TASK INSTRUCTIONS:
Starting at the first line of the data, please print exactly those lines through the one that holds "Volume 3: Bellatrix Coffee Mug", omitting every picture.

Records from a dataset:
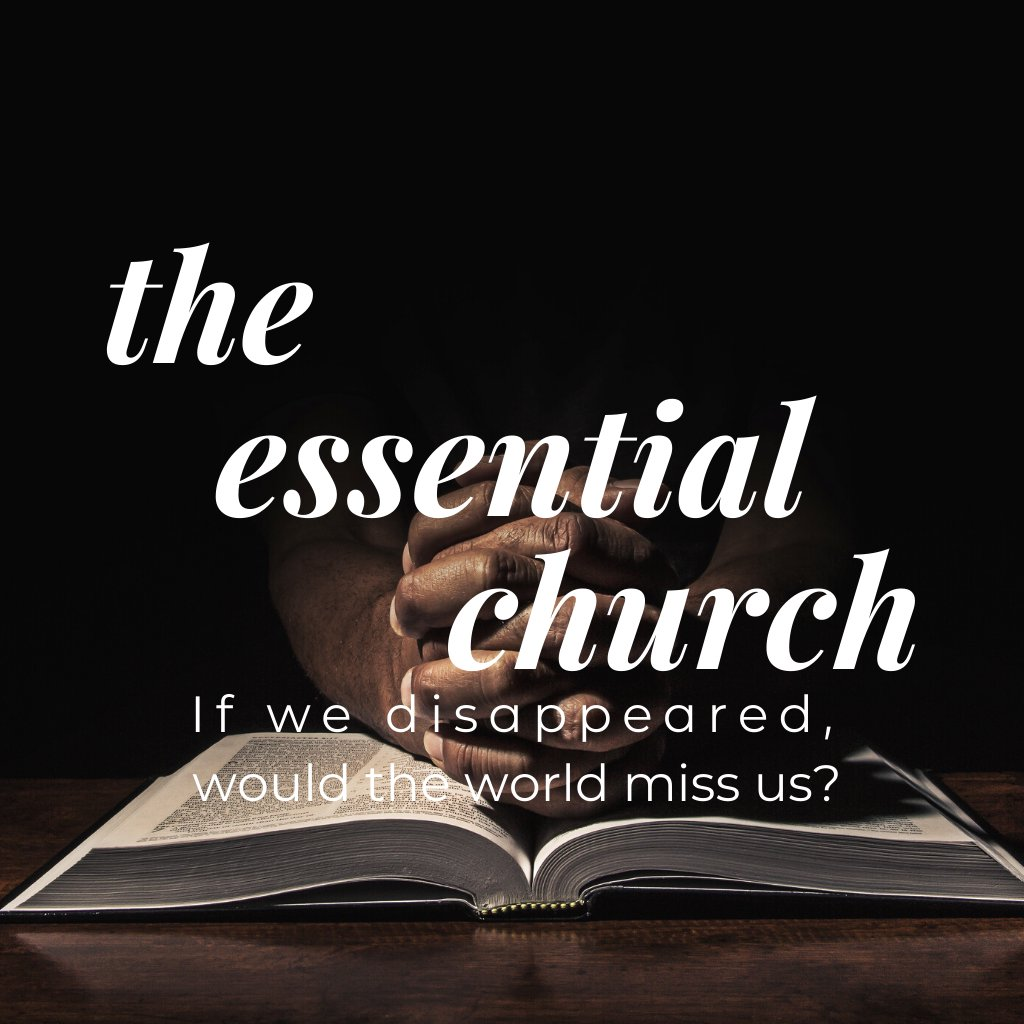 Part 1: Are We Essential?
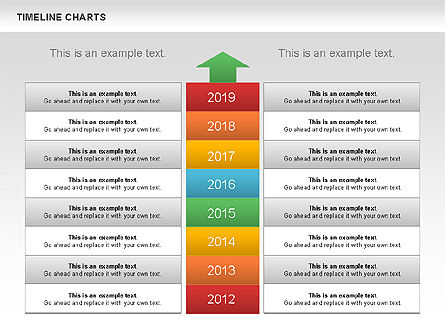 report charts and diagrams for powerpoint presentations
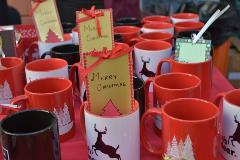 Christmas Bazar 2015 056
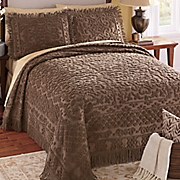 Julian Tile Chenille Bedspread and Sham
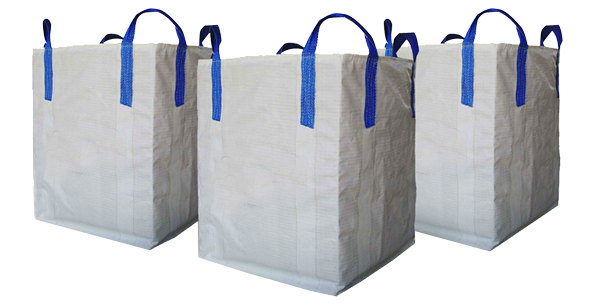 Bulk Bags Fibcs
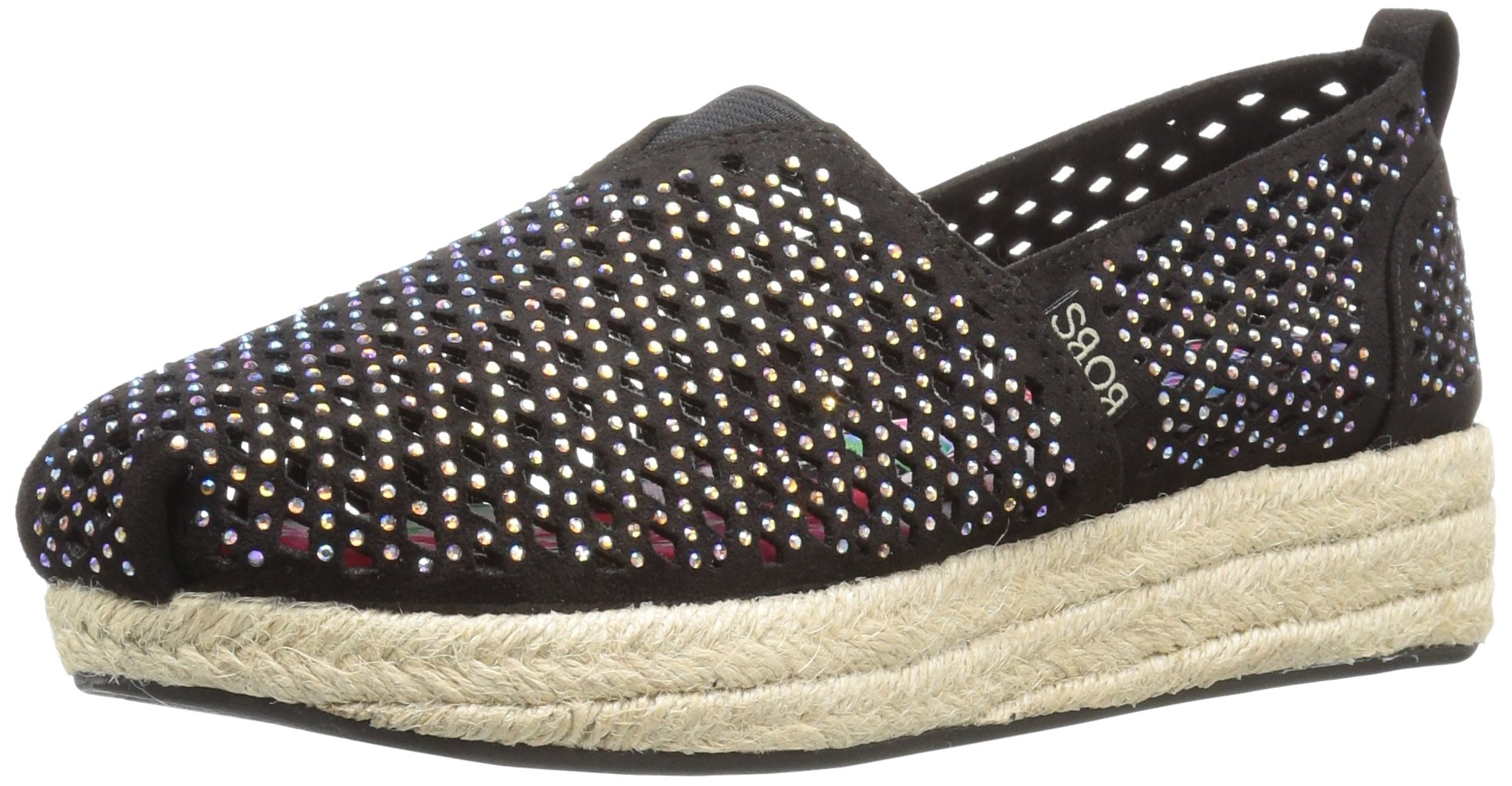 Skechers BOBS from Women's Highlights-Glamsquad Wedge, Black Gem, 9.5 M US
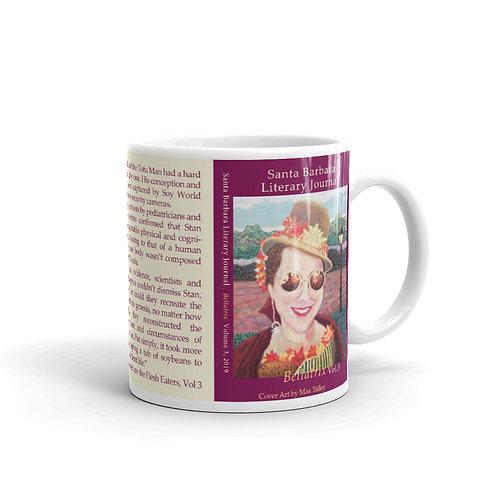 Volume 3: Bellatrix Coffee Mug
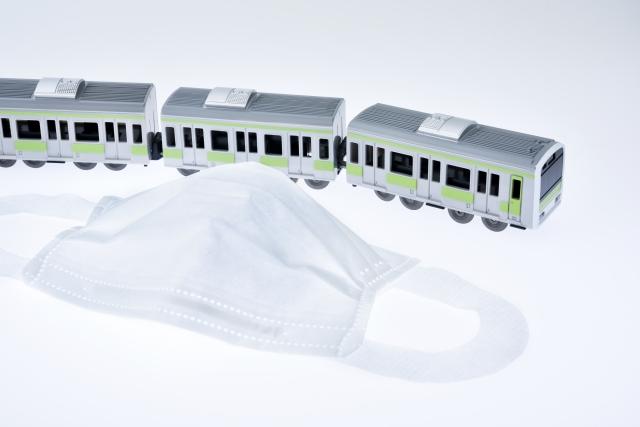 電車 マスク 新しい生活様式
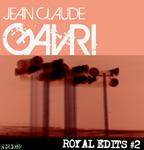 GAVRI, Jean Claude - The Royal Edits #2 (Front Cover)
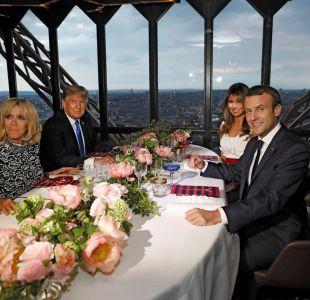 Los Macron y los Trump cenan en París.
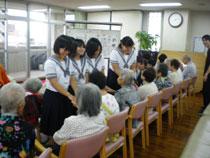 11.07.21_fuminosato03.jpg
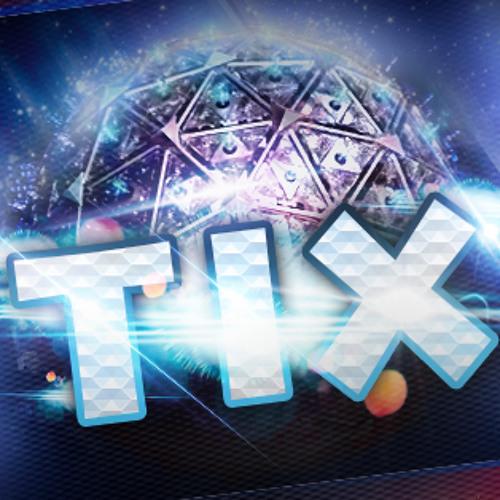 TIX Studio's avatar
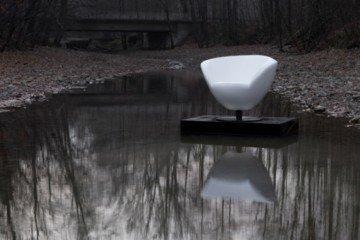 Only Plus - Marbet Style - Fotele i krzesła biurowe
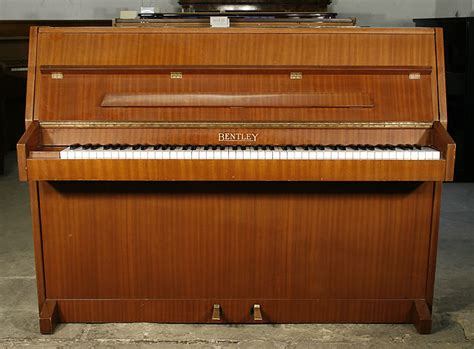 Bentley Upright Piano For Sale With A Mahogany Case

FINAL ANSWER:
 Part 1: Are We Essential?
 report charts and diagrams for powerpoint presentations
 Christmas Bazar 2015 056
 Julian Tile Chenille Bedspread and Sham
 Bulk Bags Fibcs
 Skechers BOBS from Women's Highlights-Glamsquad Wedge, Black Gem, 9.5 M US
 Volume 3: Bellatrix Coffee Mug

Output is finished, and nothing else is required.